ENUNCIADO DEL EJERCICIO: Reescribe de forma más breve el párrafo del texto sobre el miedo al otro que empieza con «Me cuesta admitir que», sin perder sus ideas principales.

TEXTO SELECCIONADO:

* * *

La mirada ajena que dice pero no habla, el desconcierto de la lengua desconocida. La mera sospecha interna de “lo peor”, generada casi siempre sin argumento. Tal vez basada en el absurdo de ser diferentes, de otro color, de otras costumbres, de otras tierras.
Me cuesta admitir que, mientras proseguimos nuestro viaje por el mundo, mi mayor preocupación vaya a residir en “el otro”, en el que cruzará azarosamente su camino con el mío. Pero es cierto, creo que todos tenemos algo de miedo “al otro”. Puertas, candados, rejas y vallas están ahí para corroborarlo. Y cada vez que damos media vuelta a una llave o miramos dos veces de reojo estamos dando fe de ello.
Sin embargo, aunque pueda parecer ilusorio, incluso una utopía, no puedo resignarme a la idea de que nos temamos entre nosotros. Simplemente, no es natural. Y con ello me bastan los argumentos. Formamos parte de la misma especie, de un grupo numeroso de seres semejantes que obviamente se necesitan unos a otros para poder desarrollarse. Y en el que el miedo, a todas luces, no tiene cabida alguna.
A lo mejor simplemente estamos equivocados. A lo mejor no debemos preocuparnos más por el de enfrente, sino ayudarle y apoyarnos en él a un tiempo. A lo mejor todos buscamos lo mismo y todavía no nos hemos dado cuenta. A lo mejor todo reside en ello, en desnudarnos y dejar aflorar al humano esencial que todos llevamos dentro.

No me resigno, me he propuesto seguir tendiendo la mano y sonriendo a todo aquel que ose cruzarse en mi camino.

* * *

MATERIAL PROPORCIONADO:
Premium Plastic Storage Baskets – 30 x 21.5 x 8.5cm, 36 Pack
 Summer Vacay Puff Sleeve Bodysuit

* * *

RESPUESTA FINAL: Me cuesta admitirlo, pero en nuestro viaje por el mundo mi mayor preocupación será «el otro», quien se cruce por azar en mi camino. Creo que todos tememos algo al otro. Lo prueban puertas, candados, rejas y vallas, y lo confirmamos cada vez que giramos una llave o miramos de reojo.